Saturday, September 04, 2010

Password lenghts as told by the media

At the end of August researchers at Georgia Tech Research Institute (GTRI) released a case study that received a lot of attention in international media. Their own header was perhaps a little tough:






It's a cool case study. It's a good thing that the insecurity of short/bad passwords gets attention in the press. Still I can't see anything here that has already been said, presented and written by others already. Not that it  matters in this case.

What I think is really sad with this case is that a LARGE number of media seems to have misinterpreted or even misquoted you. Now that does happen a lot in the media, and once the damage is done it is rather impossible to fix it. The story has been reported, read, and mostly forgotten already.
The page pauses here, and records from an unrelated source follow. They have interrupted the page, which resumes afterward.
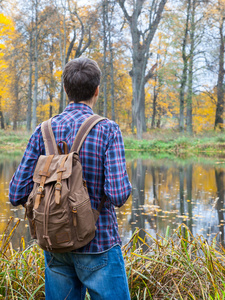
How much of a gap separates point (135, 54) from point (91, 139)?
25.6m

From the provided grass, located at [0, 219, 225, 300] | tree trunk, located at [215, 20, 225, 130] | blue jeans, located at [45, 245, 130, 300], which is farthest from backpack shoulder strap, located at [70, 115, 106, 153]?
tree trunk, located at [215, 20, 225, 130]

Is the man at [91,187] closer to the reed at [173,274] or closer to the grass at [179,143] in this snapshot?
the reed at [173,274]

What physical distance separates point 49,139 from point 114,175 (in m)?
0.38

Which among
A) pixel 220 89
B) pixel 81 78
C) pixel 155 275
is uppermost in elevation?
pixel 220 89

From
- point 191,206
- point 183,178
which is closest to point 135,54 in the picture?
point 183,178

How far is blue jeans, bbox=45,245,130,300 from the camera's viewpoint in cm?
162

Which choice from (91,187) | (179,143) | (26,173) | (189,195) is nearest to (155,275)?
(91,187)

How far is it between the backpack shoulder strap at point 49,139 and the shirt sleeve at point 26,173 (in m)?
0.06

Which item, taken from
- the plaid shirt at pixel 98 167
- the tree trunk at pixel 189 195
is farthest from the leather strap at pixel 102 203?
the tree trunk at pixel 189 195

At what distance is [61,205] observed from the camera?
4.95 ft

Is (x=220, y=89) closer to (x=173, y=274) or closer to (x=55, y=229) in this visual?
(x=173, y=274)

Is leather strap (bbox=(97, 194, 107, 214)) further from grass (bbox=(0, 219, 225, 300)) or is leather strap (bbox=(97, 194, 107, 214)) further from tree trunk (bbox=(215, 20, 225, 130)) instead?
tree trunk (bbox=(215, 20, 225, 130))

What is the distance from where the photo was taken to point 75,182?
5.11 feet

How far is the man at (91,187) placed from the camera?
1.63 meters
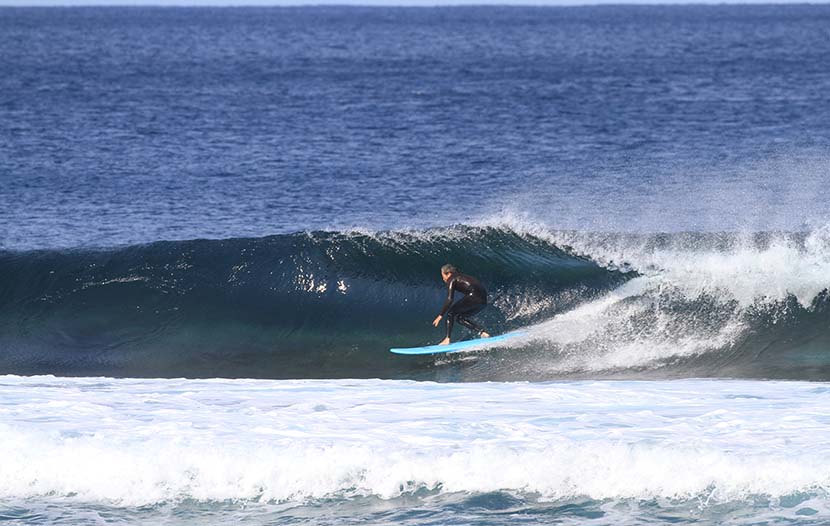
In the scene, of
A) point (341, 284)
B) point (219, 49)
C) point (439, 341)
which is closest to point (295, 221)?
point (341, 284)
See; you didn't say anything about online and offline attacks against passwords. You only focused on bruteforcing a complete keyspace in the fastest time possible using GPU's. No logic to the attack whatsoever mentioned by you as far as i can see. So you end up with a recommendation for passwords with length 12 - still without any words on online/offline attacks, encryption/hashing algorithms, detection & slowdown algorithms for online attacks etc... I tried to find a paper or something on what you've done, but no link easily available from the above article at the GTRI website. Was it just a simple calculation of GPU speed vs keyspace?
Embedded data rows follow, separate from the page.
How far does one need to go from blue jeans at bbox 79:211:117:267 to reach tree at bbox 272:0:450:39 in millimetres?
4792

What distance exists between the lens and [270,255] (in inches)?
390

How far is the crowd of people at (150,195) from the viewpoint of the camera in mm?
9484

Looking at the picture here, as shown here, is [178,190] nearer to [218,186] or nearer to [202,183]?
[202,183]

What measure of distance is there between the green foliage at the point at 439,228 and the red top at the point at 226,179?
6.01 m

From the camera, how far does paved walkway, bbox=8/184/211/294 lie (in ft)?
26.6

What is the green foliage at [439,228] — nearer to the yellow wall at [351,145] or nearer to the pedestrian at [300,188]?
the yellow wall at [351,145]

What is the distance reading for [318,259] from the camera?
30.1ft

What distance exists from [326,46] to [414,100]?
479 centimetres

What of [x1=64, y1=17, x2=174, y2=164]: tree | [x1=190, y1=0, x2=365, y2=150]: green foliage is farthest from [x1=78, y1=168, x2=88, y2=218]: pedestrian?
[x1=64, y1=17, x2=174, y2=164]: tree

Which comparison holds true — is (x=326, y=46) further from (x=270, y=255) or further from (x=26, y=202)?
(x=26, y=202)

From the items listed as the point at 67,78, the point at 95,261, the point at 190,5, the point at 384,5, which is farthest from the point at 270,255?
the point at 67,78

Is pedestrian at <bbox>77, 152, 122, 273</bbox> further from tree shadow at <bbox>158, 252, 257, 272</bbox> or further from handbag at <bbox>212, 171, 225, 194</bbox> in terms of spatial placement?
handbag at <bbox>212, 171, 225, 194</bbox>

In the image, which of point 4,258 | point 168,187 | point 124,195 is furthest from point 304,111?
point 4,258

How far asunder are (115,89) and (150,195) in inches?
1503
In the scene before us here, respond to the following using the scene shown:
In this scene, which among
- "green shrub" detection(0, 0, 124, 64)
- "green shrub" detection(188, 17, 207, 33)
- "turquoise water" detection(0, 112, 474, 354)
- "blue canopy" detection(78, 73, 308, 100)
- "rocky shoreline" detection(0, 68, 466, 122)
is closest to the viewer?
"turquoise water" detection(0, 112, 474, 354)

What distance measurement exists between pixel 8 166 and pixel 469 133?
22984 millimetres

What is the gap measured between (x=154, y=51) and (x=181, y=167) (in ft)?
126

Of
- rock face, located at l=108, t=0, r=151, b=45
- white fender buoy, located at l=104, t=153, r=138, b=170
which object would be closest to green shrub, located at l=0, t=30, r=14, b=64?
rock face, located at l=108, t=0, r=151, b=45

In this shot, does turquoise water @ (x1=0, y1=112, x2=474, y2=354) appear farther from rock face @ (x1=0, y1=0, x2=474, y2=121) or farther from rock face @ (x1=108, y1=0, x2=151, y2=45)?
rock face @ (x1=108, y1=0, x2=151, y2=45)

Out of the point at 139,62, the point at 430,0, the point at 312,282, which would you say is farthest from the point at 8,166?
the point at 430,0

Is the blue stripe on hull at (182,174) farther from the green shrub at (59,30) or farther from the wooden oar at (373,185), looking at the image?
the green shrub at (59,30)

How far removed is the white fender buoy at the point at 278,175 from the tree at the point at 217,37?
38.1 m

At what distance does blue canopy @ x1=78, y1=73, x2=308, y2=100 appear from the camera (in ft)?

Google tells me there are ....lots of articles based on your case study. I had a look at the online story from CNN. No seggregation between online and offline attacks against passwords, happily referring to an old blog post from Microsoft as "a Microsoft website devoted to password security". That's just wrong, and while we're onto that blogpost, read what I've written earlier on password meters...

I'm sorry if I sound a little hard on you guys at GTRI, but this case study, at least in the media, becomes FUD, not much more.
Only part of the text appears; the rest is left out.